(Отрывок):

Младший после ФЗУ получал документы. Шел 1953 год. Кругом ругали космополитов,
искали врачей-отравителей… Он честно назвал свою фамилию – Кисельман.
Человек, выписывавший документы, на несколько секунд задумался, а потом
сказал:
– Смотри, какой мороз сегодня на улице. Будешь Морозовым. Ты же детдомовский.
Фамилии своей не помнишь. Понял? Подрастешь, спасибо скажешь. А сейчас
о нашем разговоре забудь. А то и мне, и тебе плохо будет.
Дословно я передал разговоры, которые состоялись много десятилетий назад
или что-то придумал, чтобы свести концы с концами… Сам не знаю. Только
не осталось больше в этой семье Кисельманов…
В Германию на постоянное место жительства уехал молодой парень по имени
Рома и фамилии Ойслендер. Для тех, кто не знает немецкий язык, поясню:
Рома – румын, Ойслендер – иностранец. (В Германии так называют иностранных
рабочих).

(Что нужно сделать):
**1.** Выпишите из отрывка все фамилии, которые в нем упоминаются.
**2.** Перепишите из отрывка текст от слов «Человек, выписывавший документы, на» до слов «тебе плохо будет.» включительно.
Материал ниже к работе с отрывком отношения не имеет.

(Исходный материал):
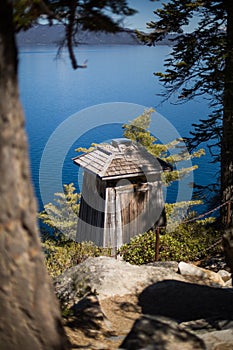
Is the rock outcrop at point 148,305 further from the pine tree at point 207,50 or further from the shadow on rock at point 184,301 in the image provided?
the pine tree at point 207,50

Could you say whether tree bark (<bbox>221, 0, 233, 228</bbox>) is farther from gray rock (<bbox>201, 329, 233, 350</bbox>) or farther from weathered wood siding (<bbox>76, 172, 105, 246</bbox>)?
gray rock (<bbox>201, 329, 233, 350</bbox>)

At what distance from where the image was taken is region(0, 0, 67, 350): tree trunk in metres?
2.75

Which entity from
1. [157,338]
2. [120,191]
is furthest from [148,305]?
[120,191]

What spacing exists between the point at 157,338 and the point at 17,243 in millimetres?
1781

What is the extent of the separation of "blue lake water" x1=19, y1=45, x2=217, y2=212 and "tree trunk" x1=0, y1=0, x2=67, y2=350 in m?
13.0

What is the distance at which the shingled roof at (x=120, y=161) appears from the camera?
11984 millimetres

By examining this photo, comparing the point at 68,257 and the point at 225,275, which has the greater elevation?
the point at 225,275

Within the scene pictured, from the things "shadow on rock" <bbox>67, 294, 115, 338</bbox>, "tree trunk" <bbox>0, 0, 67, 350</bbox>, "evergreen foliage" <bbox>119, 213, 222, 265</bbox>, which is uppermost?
"tree trunk" <bbox>0, 0, 67, 350</bbox>

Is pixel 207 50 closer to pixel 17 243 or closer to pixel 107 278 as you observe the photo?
pixel 107 278

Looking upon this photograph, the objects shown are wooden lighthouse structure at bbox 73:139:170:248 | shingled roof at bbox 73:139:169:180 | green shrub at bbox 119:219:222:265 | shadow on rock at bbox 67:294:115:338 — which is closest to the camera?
shadow on rock at bbox 67:294:115:338

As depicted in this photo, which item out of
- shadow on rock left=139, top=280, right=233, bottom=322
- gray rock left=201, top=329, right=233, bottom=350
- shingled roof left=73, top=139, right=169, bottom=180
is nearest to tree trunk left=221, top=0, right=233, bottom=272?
shingled roof left=73, top=139, right=169, bottom=180

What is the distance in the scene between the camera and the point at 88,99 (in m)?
42.2

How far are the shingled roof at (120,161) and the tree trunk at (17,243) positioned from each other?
8.61 metres

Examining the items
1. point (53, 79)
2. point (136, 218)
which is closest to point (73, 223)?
point (136, 218)
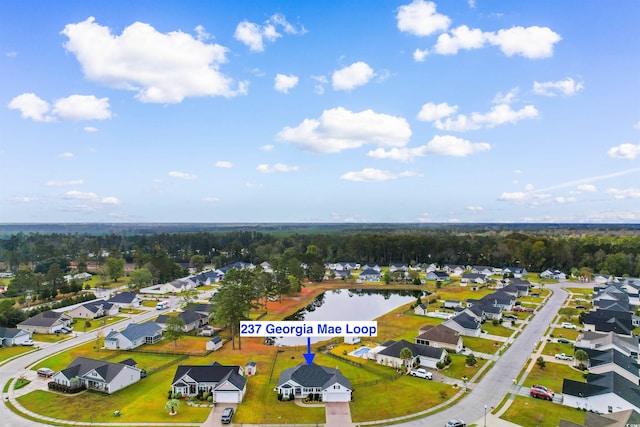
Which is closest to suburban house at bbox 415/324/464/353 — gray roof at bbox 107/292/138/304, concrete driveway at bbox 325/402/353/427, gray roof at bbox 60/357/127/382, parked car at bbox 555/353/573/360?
parked car at bbox 555/353/573/360

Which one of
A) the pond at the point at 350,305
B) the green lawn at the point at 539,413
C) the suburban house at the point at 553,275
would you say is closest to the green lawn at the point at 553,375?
the green lawn at the point at 539,413

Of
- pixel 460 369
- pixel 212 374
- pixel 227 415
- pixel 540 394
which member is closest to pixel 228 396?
pixel 212 374

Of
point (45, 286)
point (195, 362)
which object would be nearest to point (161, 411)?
point (195, 362)

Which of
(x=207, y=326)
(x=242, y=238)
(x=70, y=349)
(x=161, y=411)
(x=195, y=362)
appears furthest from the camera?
(x=242, y=238)

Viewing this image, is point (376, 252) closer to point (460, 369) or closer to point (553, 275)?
point (553, 275)

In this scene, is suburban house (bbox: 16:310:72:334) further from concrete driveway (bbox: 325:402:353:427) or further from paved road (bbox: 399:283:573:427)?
paved road (bbox: 399:283:573:427)

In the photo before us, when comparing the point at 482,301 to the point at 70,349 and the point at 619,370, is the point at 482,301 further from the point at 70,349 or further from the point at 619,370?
the point at 70,349
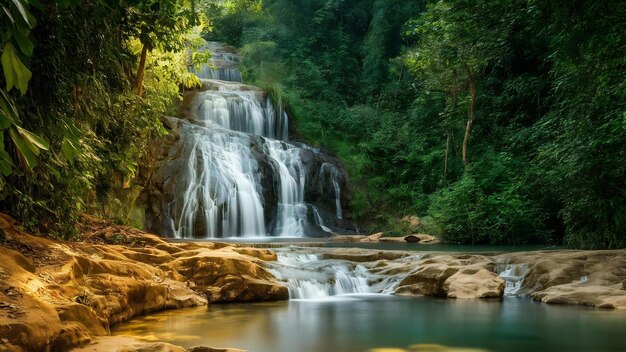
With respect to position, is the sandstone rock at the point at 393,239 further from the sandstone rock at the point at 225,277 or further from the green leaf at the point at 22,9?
the green leaf at the point at 22,9

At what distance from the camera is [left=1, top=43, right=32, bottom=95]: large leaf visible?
3.69 ft

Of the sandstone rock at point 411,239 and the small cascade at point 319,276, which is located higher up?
the sandstone rock at point 411,239

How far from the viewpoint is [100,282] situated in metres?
5.54

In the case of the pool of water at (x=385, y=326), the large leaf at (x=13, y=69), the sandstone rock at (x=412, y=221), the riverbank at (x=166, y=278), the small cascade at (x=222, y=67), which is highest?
the small cascade at (x=222, y=67)

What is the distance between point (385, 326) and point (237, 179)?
39.8 ft

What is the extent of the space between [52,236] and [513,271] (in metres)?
7.47

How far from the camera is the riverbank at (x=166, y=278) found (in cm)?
378

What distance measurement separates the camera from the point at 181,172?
55.4 feet

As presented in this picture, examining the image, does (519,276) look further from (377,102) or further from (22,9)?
(377,102)

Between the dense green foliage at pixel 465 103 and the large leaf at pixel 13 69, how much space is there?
5.44 metres

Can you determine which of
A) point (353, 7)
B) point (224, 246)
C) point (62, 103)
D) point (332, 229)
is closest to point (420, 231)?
point (332, 229)

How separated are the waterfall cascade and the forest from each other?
1104 millimetres

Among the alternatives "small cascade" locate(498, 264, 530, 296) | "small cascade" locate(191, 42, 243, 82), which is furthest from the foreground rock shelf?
"small cascade" locate(191, 42, 243, 82)

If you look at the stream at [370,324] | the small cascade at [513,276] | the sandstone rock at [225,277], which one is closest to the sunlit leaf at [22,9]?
the stream at [370,324]
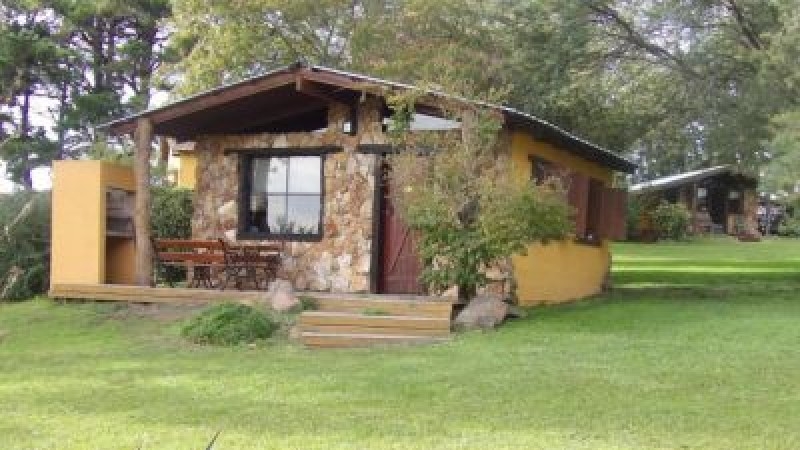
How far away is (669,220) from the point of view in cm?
3453

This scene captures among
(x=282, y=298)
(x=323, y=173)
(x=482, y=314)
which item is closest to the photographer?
(x=482, y=314)

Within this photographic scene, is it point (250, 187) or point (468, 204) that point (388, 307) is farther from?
point (250, 187)

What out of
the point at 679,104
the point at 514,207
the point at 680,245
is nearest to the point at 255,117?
the point at 514,207

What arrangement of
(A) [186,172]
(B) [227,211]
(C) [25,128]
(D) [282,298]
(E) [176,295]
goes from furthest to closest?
1. (C) [25,128]
2. (A) [186,172]
3. (B) [227,211]
4. (E) [176,295]
5. (D) [282,298]

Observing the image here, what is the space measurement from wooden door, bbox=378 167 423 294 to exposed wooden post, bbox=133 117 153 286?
133 inches

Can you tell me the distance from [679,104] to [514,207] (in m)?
8.80

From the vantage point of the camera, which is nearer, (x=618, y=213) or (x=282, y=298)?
(x=282, y=298)

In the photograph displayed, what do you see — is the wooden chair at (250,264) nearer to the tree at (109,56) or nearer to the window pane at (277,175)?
the window pane at (277,175)

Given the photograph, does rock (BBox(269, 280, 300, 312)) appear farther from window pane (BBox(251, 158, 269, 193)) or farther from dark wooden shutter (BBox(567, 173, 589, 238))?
dark wooden shutter (BBox(567, 173, 589, 238))

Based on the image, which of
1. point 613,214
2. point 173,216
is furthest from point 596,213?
point 173,216

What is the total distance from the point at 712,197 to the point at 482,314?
3356 cm

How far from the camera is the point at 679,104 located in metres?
18.5

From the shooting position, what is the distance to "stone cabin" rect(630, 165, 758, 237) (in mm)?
37750

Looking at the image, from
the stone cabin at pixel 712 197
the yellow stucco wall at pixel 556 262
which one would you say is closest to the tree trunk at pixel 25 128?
the stone cabin at pixel 712 197
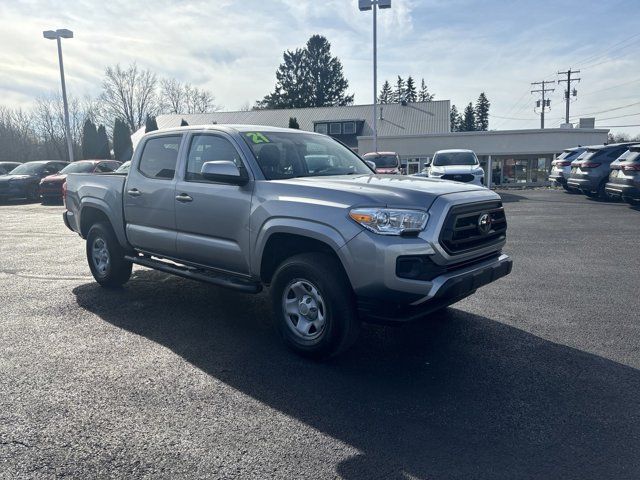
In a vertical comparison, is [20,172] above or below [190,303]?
above

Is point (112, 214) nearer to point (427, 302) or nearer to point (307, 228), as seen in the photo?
point (307, 228)

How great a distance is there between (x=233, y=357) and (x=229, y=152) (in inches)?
78.7

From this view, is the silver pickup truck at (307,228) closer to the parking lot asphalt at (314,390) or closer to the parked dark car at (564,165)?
the parking lot asphalt at (314,390)

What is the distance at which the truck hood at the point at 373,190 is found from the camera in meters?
3.87

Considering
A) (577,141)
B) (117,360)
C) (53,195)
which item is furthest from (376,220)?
(577,141)

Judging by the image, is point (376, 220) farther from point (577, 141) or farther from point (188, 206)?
point (577, 141)

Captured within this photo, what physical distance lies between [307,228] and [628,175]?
12536 millimetres

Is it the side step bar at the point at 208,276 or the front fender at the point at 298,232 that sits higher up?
the front fender at the point at 298,232

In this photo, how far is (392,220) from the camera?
3777 mm

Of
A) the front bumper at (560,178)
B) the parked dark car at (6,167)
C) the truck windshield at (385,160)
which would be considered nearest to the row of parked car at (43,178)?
the parked dark car at (6,167)

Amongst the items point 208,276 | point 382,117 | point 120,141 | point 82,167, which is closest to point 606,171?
point 208,276

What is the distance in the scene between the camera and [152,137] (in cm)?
607

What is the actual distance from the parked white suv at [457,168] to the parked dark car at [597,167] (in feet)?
10.8

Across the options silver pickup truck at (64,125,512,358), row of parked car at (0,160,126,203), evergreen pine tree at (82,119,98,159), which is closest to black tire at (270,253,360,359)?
silver pickup truck at (64,125,512,358)
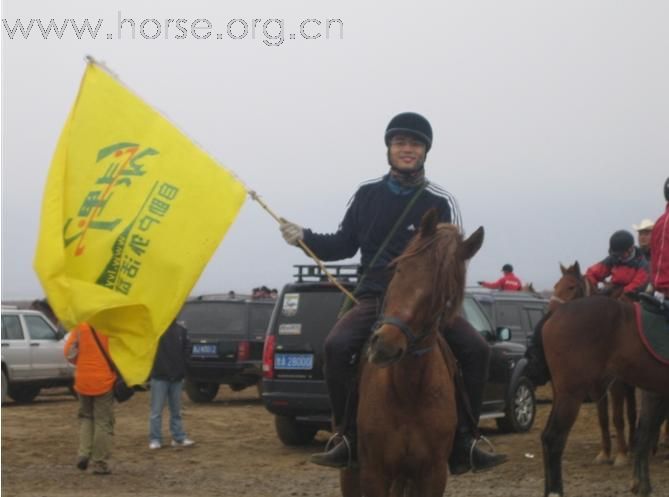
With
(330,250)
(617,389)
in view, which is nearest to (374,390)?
(330,250)

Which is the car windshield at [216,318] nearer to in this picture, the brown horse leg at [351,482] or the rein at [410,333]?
the brown horse leg at [351,482]

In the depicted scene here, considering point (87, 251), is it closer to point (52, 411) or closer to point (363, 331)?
point (363, 331)

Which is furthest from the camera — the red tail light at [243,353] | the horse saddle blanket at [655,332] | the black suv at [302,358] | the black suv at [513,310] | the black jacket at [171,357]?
the black suv at [513,310]

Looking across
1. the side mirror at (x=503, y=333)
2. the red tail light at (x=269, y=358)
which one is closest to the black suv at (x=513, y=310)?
the side mirror at (x=503, y=333)

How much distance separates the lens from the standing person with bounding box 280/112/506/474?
7.90m

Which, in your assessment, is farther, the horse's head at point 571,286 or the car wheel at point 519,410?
the car wheel at point 519,410

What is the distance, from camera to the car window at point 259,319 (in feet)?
79.5

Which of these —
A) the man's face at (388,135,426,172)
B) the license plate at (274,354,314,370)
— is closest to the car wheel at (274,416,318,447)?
the license plate at (274,354,314,370)

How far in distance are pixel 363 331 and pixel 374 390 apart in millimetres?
535

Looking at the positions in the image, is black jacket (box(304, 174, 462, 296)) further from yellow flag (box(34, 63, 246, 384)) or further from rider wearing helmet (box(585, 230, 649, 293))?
rider wearing helmet (box(585, 230, 649, 293))

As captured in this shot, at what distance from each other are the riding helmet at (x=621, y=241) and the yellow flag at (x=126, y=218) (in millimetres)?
7583

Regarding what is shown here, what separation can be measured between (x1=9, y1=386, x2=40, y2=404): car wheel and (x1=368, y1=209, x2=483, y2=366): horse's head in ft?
65.2

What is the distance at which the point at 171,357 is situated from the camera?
1681 centimetres

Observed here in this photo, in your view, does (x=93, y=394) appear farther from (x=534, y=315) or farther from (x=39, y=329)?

(Результаты):
**1.** Кисельман, Морозов, Ойслендер

**2.**
Человек, выписывавший документы, на несколько секунд задумался, а потом
сказал:
– Смотри, какой мороз сегодня на улице. Будешь Морозовым. Ты же детдомовский.
Фамилии своей не помнишь. Понял? Подрастешь, спасибо скажешь. А сейчас
о нашем разговоре забудь. А то и мне, и тебе плохо будет.